Count how many lines of the data include "various". The answer is that number and nothing else.
·····
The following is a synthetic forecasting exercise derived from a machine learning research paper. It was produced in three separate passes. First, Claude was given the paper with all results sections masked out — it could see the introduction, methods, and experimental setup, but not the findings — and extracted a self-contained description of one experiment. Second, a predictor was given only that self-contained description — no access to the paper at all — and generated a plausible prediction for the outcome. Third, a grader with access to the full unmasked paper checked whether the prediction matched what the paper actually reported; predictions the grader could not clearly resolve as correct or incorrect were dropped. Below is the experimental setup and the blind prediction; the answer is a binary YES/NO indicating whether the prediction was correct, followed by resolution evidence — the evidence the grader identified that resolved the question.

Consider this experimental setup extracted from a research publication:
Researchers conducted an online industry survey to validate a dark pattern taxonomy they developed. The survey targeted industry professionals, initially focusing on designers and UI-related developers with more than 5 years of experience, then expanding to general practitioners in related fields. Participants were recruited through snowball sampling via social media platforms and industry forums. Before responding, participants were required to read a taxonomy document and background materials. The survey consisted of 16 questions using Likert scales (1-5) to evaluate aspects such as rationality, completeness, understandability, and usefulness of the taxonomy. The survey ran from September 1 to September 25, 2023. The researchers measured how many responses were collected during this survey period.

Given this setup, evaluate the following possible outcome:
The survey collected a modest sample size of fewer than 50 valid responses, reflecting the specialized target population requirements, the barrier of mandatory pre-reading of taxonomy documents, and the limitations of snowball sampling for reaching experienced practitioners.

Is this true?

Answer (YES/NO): NO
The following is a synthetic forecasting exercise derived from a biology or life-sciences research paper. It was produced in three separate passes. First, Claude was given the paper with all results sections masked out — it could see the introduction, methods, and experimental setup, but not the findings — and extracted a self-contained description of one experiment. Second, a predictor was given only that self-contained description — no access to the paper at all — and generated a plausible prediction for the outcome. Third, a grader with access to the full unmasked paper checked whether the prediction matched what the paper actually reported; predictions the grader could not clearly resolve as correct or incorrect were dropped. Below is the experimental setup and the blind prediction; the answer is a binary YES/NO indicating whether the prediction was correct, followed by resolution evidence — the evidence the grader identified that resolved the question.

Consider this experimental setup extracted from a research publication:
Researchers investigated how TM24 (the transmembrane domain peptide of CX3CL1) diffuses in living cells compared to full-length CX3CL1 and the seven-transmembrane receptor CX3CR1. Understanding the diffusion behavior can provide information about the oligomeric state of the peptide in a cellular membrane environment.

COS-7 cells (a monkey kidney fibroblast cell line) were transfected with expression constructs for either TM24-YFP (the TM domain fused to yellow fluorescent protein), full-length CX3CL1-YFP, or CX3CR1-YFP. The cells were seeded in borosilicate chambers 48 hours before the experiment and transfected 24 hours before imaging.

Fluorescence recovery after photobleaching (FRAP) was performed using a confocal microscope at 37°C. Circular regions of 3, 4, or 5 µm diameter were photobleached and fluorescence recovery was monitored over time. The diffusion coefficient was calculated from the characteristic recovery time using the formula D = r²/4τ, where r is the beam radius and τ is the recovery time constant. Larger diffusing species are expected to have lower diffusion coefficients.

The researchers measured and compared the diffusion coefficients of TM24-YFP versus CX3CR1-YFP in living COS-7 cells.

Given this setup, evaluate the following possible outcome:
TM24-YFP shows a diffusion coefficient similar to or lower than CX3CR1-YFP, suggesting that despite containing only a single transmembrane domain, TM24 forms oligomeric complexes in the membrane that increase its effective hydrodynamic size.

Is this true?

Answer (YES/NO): YES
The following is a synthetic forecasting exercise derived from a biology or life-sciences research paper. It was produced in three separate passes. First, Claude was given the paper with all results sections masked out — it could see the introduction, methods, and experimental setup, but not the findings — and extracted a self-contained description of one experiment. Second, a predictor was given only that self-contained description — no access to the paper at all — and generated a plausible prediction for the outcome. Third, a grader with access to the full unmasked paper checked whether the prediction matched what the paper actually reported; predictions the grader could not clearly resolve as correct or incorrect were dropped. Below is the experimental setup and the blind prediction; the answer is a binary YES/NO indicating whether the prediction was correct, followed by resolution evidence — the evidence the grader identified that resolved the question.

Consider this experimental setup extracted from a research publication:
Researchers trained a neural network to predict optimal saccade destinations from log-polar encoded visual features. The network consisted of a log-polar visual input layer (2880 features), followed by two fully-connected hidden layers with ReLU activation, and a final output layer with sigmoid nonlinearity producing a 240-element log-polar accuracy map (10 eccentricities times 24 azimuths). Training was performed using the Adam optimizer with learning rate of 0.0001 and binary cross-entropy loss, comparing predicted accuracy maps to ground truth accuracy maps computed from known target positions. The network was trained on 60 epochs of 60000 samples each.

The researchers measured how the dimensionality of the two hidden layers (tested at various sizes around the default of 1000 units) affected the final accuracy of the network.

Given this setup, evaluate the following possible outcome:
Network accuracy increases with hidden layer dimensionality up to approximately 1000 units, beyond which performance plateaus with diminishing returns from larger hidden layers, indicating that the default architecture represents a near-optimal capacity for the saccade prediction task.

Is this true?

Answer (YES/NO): NO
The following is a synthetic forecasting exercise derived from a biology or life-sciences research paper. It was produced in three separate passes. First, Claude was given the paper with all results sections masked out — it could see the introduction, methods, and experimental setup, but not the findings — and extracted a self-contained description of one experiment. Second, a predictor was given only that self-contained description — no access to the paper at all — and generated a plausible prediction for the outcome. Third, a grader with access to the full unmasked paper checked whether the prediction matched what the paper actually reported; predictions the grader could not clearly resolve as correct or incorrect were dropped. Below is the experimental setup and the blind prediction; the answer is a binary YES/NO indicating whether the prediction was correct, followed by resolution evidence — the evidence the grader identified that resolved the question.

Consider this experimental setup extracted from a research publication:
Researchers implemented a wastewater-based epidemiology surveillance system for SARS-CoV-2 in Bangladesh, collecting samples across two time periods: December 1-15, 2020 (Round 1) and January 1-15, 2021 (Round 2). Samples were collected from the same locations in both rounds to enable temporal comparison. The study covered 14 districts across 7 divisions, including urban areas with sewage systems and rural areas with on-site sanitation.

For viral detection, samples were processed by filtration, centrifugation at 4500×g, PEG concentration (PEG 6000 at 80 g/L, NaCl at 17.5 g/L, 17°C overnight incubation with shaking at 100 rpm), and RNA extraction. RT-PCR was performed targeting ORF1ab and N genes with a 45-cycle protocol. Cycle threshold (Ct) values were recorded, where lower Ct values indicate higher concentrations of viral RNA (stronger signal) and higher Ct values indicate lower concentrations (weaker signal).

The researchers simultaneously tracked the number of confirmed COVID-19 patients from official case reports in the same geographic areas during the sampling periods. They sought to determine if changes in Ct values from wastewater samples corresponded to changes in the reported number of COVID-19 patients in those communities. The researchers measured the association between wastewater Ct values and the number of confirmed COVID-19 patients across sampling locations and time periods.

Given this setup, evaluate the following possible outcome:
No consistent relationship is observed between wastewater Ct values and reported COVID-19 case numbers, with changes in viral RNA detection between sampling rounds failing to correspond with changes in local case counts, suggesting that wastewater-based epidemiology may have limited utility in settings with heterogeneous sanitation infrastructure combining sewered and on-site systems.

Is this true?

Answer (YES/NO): NO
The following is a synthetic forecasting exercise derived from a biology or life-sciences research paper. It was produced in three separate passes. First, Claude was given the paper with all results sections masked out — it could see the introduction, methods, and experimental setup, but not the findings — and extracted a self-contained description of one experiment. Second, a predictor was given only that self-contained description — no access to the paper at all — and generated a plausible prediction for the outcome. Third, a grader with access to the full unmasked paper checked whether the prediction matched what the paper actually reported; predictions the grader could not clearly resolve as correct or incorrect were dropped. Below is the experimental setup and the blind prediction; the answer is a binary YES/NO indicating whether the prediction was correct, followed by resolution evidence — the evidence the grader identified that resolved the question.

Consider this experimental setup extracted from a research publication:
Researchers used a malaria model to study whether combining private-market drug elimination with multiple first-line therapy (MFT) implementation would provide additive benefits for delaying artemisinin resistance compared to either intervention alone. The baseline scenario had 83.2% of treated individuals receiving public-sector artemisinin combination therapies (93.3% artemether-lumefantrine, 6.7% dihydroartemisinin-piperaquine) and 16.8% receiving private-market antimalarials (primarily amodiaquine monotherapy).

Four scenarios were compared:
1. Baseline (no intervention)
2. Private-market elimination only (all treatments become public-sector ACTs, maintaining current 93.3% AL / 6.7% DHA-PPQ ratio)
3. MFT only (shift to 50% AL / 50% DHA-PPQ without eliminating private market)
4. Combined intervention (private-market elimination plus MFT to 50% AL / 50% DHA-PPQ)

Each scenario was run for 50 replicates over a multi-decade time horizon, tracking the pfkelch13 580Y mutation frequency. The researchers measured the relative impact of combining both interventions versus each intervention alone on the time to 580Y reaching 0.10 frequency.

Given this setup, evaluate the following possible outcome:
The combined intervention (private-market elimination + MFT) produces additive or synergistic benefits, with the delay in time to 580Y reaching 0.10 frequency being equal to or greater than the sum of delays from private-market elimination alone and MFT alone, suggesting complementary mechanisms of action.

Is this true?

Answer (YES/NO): NO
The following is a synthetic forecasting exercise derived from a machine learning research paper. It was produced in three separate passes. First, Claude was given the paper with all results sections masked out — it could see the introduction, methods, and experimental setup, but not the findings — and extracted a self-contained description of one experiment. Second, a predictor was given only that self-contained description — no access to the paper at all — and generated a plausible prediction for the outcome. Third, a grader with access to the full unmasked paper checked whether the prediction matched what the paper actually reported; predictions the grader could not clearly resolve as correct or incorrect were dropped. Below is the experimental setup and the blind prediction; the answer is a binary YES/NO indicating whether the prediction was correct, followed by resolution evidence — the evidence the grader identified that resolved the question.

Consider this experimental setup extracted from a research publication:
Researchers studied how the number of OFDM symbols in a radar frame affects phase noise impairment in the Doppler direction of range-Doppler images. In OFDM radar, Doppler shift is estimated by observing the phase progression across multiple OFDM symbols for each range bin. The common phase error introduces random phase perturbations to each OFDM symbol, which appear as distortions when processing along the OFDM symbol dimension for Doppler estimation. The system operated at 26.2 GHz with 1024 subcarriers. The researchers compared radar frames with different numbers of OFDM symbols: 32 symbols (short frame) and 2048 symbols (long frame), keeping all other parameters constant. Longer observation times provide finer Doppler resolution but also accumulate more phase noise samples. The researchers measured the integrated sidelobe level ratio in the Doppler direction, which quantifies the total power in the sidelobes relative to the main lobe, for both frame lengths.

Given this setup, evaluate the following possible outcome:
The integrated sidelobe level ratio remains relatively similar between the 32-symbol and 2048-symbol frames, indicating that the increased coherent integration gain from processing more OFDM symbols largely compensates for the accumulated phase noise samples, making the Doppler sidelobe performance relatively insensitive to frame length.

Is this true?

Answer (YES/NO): NO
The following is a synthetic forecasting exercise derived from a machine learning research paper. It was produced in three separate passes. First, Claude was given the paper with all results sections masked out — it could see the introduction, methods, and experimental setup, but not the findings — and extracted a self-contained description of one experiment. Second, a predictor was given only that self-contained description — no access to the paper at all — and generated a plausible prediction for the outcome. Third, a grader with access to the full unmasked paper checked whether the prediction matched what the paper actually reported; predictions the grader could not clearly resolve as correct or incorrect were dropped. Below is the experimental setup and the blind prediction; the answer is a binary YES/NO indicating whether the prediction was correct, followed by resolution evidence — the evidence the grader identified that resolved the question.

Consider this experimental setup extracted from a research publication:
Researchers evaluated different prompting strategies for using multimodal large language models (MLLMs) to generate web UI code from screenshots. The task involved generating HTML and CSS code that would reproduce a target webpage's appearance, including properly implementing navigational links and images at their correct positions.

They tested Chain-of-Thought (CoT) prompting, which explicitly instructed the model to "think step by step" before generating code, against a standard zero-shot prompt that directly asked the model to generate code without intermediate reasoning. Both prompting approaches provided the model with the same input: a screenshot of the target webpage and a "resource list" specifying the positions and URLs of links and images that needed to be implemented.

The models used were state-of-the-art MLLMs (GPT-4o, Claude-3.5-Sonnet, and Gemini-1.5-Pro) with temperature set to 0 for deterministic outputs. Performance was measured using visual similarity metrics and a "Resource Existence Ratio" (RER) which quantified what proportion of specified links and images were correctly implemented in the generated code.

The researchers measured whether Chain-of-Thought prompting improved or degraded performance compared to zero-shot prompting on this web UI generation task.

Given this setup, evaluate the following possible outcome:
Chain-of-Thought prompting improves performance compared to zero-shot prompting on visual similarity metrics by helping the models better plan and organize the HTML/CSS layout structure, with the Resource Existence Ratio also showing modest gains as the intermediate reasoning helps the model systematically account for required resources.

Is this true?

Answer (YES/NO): NO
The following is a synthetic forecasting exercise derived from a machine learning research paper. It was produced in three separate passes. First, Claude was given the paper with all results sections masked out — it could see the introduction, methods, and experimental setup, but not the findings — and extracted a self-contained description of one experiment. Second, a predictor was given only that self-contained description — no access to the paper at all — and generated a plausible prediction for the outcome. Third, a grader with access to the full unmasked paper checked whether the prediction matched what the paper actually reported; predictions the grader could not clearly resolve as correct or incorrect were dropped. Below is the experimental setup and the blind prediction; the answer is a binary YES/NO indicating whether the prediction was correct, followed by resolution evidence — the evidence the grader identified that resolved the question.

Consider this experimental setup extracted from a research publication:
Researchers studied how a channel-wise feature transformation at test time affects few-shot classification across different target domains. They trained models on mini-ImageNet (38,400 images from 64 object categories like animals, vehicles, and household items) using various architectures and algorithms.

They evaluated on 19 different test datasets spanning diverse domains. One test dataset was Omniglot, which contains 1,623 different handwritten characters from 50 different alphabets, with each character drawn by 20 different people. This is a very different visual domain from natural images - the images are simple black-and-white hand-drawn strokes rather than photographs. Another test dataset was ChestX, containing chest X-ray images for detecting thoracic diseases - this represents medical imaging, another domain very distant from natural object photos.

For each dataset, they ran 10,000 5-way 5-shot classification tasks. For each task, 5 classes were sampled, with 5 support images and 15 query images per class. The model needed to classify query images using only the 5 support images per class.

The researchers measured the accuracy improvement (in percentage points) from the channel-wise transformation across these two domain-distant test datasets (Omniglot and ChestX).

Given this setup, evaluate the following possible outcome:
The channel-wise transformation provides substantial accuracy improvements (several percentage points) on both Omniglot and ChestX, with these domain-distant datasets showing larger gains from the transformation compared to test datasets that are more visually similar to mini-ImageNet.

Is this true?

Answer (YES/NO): NO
·····
Reply => 2